* KUTIPAN TEKS
▬▬▬▬▬▬

Karakteristik Orang Munafik dalam Al-Quran

MONITORDAY.COM - Menghindari upaya pembunuhan, berkat rahmat dan izin Allah, Nabi Muhammad berhijrah ke Madinah ditemani dengan sahabat setianya, Abu Bakar, bersembunyi selama tiga hari di Gua at-Thur yang gelap. Demikian Ibnu Hisyam mengungkapkan dalam Sirah jilid 1-2 halaman 486.
Hamidullah dalam The First Writen Constitution in the world menggambarkan bahwa kedatangan Nabi di Madinah diwarnai upacara kebesaran saat beliau tiba pada bulan rabiul awal, dimana seluruh jalan penuh dengan luapan ekspresi kegembiraan pantun dan syair.
Boleh jadi kegembiran ini didasarkan pada pengetahuan yang telah mereka peroleh dari kalangan ahli kitab yang tertulis dalam kitab taurat seperti yang di ungkapkan oleh Nabi Isa AS putra Maryam:
"Hai Bani Israil, sesungguhnya aku adalah utusan Allah kepadamu, membenarkan kitab sebelumku, yaitu Taurat, dan memberi khabar gembira dengan (datangnya) seorang Rasul yang akan datang sesudahku, yang namanya Ahmad (Muhammad)." (QS As-Shaf :6). Dengan demikian, Nabi yang datang di Madinah merupakan nabi yang telah dijanjikan oleh Allah.
Penduduk Madinah terdiri dari sebagian besar suku-suku orang Arab dan beberapa suku orang Yahudi. Aus dan Khazraj adalah suku terbesar di antara yang ada. Kedua suku itu terkait tali hubungan darah, kendati tak serasi dan sering kali terlibat konflik bersenjata.
Orang-orang Yahudi selalu berubah sikap yang mengakibatkan keretakan di antara mereka. Kedatangan Nabi Muhammad telah mengobarkan minat pemeluk agama baru ke setiap rumah suku Aus dan Khazraj. (M.M Al A’zami The History of The Qur’anic Text [terjemahan]: 33).

▬▬▬▬▬▬

* DATA TERSIMPAN
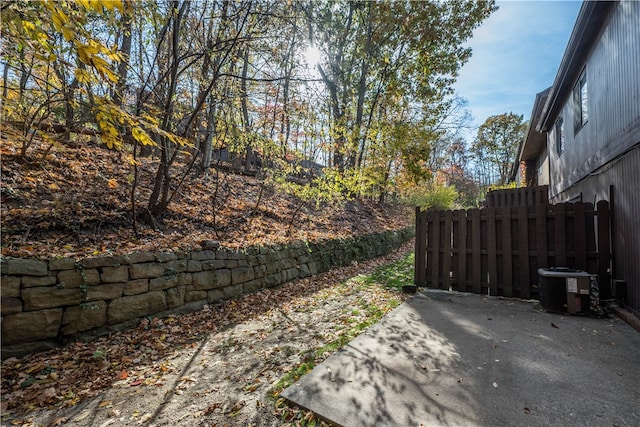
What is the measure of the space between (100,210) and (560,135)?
12.2m

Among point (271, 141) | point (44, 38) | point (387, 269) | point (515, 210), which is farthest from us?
point (387, 269)

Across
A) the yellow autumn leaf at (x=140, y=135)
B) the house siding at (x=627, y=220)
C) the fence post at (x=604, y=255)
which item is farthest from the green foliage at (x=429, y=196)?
the yellow autumn leaf at (x=140, y=135)

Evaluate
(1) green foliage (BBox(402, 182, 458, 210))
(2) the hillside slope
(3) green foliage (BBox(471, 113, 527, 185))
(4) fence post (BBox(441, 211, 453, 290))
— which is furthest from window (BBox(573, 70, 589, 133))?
(3) green foliage (BBox(471, 113, 527, 185))

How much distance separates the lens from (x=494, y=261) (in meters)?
4.90

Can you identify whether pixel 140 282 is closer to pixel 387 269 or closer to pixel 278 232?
pixel 278 232

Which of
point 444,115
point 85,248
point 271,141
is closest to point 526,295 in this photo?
point 271,141

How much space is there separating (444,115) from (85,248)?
46.9ft

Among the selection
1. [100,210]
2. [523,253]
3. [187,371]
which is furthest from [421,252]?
[100,210]

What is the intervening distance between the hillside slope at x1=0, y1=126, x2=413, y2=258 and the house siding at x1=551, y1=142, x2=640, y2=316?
5.64 metres

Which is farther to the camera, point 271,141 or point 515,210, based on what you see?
point 271,141

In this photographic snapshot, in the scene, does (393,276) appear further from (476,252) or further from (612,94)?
(612,94)

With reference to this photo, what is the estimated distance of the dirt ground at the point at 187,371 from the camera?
2199 millimetres

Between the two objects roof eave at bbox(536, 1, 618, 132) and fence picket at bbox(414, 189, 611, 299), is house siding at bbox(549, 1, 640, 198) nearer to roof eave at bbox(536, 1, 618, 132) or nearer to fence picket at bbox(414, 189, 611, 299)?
roof eave at bbox(536, 1, 618, 132)

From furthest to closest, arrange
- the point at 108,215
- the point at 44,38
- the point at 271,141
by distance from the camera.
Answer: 1. the point at 271,141
2. the point at 108,215
3. the point at 44,38
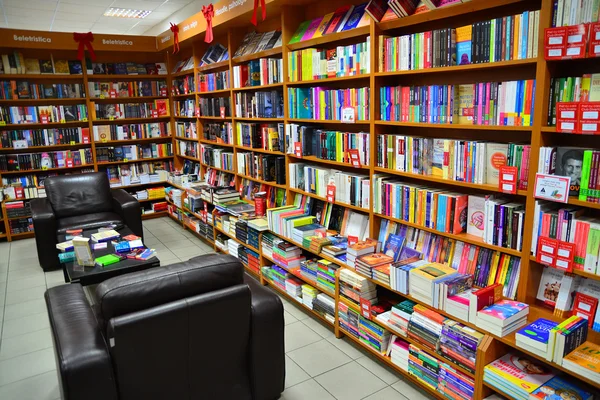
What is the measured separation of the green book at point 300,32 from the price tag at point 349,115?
908 mm

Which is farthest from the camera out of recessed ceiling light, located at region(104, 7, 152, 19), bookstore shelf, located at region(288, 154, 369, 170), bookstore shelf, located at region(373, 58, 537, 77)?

▬▬▬▬▬▬

* DAFTAR LATIHAN
1. Ketik ulang bagian kutipan teks mulai dari "Penduduk Madinah terdiri" sampai dengan "Text [terjemahan]: 33).".
2. Sebutkan semua penulis yang karyanya dirujuk dalam kutipan teks, masing-masing dengan judul karyanya.
3. Tentukan apakah setiap pernyataan berikut sesuai dengan kutipan teks, lalu jawab ya atau tidak disertai kutipan kata-kata yang menentukan: (a) Nabi bersembunyi di Gua at-Thur selama tiga hari. (b) Nabi tiba di Madinah pada bulan Ramadan. (c) Suku Aus dan Khazraj selalu hidup rukun.
Item-item ini diambil dari sumber yang berbeda dengan kutipan teks.

* JAWABAN BERURUTAN
1.
Penduduk Madinah terdiri dari sebagian besar suku-suku orang Arab dan beberapa suku orang Yahudi. Aus dan Khazraj adalah suku terbesar di antara yang ada. Kedua suku itu terkait tali hubungan darah, kendati tak serasi dan sering kali terlibat konflik bersenjata.
Orang-orang Yahudi selalu berubah sikap yang mengakibatkan keretakan di antara mereka. Kedatangan Nabi Muhammad telah mengobarkan minat pemeluk agama baru ke setiap rumah suku Aus dan Khazraj. (M.M Al A’zami The History of The Qur’anic Text [terjemahan]: 33).

2. Ibnu Hisyam (Sirah), Hamidullah (The First Writen Constitution in the world), dan M.M Al A’zami (The History of The Qur’anic Text).

3.
(a) Ya: "bersembunyi selama tiga hari di Gua at-Thur yang gelap".
(b) Tidak: "saat beliau tiba pada bulan rabiul awal".
(c) Tidak: "tak serasi dan sering kali terlibat konflik bersenjata".